» **WHAT TO WORK ON**
In full and without deviation, write out the entries that follow.
------------------------------------------------------------
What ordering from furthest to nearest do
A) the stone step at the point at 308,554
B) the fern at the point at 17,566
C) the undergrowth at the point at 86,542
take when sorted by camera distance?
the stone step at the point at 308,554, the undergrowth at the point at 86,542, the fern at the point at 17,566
------------------------------------------------------------
» **ANSWER IN FULL**
What ordering from furthest to nearest do
A) the stone step at the point at 308,554
B) the fern at the point at 17,566
C) the undergrowth at the point at 86,542
take when sorted by camera distance?
the stone step at the point at 308,554, the undergrowth at the point at 86,542, the fern at the point at 17,566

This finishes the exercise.